* Source material:
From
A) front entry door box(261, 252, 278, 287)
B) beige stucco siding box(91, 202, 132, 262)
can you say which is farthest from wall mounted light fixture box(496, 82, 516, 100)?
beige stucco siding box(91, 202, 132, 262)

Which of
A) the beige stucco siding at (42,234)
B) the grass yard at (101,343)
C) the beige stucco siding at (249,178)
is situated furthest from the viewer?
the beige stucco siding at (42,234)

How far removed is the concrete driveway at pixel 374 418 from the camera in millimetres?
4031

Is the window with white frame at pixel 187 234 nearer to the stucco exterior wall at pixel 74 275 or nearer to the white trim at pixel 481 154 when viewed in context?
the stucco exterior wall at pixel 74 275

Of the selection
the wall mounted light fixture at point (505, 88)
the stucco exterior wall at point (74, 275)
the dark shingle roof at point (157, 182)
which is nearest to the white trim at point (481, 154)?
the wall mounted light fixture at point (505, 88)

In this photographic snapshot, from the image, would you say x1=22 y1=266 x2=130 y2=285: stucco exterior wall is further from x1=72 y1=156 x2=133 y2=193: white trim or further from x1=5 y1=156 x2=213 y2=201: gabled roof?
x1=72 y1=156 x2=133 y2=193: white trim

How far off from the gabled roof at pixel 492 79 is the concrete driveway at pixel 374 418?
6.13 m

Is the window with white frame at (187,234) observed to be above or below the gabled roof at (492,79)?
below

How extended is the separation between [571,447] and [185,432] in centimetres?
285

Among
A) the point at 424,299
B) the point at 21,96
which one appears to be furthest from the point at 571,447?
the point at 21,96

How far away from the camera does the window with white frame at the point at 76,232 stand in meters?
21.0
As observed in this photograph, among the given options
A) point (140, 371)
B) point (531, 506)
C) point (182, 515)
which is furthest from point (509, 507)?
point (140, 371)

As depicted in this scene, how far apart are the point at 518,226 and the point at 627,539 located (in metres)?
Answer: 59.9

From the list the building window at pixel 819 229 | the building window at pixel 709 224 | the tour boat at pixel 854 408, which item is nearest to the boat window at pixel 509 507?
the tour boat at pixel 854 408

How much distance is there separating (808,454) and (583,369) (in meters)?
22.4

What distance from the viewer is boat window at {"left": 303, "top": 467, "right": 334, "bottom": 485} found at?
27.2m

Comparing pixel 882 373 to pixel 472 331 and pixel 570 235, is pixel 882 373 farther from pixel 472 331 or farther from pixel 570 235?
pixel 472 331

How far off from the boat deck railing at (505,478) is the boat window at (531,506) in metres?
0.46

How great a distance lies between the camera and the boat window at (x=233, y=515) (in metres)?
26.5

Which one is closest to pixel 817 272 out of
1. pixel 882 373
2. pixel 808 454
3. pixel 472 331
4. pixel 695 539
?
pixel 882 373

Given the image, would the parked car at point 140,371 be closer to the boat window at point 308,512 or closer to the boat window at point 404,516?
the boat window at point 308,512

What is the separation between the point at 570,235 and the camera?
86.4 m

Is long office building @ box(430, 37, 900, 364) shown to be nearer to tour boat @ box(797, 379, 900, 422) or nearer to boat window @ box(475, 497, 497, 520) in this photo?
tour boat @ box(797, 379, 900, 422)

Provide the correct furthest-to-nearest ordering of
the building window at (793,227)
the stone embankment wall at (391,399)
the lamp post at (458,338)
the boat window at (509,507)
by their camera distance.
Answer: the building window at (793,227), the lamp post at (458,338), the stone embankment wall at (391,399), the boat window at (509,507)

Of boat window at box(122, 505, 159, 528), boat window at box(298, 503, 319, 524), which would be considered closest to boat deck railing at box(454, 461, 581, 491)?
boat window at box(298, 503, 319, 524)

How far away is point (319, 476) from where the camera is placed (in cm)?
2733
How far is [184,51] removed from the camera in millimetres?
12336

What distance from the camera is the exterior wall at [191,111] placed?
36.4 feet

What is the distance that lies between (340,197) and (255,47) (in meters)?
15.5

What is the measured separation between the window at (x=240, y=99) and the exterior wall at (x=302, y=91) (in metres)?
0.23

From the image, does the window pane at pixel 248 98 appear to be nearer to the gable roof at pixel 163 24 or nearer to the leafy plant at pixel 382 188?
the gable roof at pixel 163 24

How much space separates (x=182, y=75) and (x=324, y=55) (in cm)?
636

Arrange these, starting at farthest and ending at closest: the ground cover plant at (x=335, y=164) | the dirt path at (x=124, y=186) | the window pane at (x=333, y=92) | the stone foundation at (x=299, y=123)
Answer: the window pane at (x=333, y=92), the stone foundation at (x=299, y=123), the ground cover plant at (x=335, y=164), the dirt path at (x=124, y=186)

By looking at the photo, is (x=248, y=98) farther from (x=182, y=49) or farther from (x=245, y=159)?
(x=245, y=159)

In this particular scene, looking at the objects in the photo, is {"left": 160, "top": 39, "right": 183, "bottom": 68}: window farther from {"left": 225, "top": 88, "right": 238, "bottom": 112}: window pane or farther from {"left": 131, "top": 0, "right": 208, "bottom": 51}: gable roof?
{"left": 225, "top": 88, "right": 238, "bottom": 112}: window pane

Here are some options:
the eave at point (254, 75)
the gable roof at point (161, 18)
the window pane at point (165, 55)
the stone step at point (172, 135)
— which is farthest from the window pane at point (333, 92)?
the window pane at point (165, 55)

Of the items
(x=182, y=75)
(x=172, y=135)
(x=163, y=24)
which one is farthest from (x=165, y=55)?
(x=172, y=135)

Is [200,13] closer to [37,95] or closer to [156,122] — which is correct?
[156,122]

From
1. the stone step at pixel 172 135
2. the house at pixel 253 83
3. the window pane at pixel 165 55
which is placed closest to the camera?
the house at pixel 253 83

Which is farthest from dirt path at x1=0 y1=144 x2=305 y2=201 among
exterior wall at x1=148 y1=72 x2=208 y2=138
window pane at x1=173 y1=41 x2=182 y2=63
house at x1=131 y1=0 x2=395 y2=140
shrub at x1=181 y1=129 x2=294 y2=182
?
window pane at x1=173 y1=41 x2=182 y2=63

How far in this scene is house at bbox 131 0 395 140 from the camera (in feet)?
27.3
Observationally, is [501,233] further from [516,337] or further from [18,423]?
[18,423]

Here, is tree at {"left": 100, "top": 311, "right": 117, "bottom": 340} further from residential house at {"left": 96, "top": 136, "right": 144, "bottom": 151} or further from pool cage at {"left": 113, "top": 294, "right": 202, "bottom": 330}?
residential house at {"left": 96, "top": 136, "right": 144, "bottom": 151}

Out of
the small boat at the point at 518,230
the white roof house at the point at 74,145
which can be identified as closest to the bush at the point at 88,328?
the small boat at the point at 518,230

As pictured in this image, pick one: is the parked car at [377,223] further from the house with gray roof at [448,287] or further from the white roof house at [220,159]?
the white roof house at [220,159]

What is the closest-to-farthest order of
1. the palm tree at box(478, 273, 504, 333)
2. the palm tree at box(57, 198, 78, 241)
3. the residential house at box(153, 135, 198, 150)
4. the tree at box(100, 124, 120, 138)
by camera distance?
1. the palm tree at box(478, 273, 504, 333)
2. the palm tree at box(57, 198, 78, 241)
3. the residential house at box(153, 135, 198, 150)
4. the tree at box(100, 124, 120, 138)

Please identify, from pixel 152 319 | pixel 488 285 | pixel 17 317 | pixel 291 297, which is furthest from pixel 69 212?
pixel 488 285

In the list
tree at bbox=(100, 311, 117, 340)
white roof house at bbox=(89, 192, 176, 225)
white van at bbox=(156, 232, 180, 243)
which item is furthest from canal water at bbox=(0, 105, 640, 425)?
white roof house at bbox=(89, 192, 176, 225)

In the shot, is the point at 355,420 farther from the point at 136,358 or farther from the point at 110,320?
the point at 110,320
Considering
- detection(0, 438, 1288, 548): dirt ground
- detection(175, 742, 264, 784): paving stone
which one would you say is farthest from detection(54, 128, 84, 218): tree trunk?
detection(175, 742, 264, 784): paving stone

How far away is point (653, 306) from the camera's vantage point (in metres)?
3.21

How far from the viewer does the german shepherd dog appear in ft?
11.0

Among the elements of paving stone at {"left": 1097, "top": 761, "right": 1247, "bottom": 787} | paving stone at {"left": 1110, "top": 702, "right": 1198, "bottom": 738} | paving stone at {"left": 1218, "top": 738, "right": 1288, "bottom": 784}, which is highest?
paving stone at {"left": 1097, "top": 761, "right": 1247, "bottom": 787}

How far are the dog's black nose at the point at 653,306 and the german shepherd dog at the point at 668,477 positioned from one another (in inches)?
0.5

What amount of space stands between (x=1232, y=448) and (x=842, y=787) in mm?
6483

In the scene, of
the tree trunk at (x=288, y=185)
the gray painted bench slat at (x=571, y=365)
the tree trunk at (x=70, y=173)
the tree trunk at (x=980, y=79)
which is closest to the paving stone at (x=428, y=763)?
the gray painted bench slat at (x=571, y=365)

* Task brief:
Reproduce the rows starting at the line containing "How far is [184,51]" and ending at the line containing "Answer: the window", substituting "outer wall" for every "exterior wall" and leaving everything else unchanged.

* Solution to the problem:
How far is [184,51] removed from the camera in millimetres?
12336

What distance from the camera is the outer wall at [191,111] placed?
36.4 feet

What is the distance that lies between (340,197) and (255,47) (in meters)?
15.5

What is the measured separation between the window at (x=240, y=99) and the outer wall at (x=302, y=91) (in metres)?
0.23

From the image, does the window pane at pixel 248 98 appear to be nearer to the gable roof at pixel 163 24 or nearer to the leafy plant at pixel 382 188?
the gable roof at pixel 163 24

How much space separates (x=182, y=75) and (x=324, y=55) (in cm)?
636

Arrange these, starting at farthest and ending at closest: the ground cover plant at (x=335, y=164) | the dirt path at (x=124, y=186) | the window pane at (x=333, y=92) | the stone foundation at (x=299, y=123)
Answer: the window pane at (x=333, y=92), the stone foundation at (x=299, y=123), the ground cover plant at (x=335, y=164), the dirt path at (x=124, y=186)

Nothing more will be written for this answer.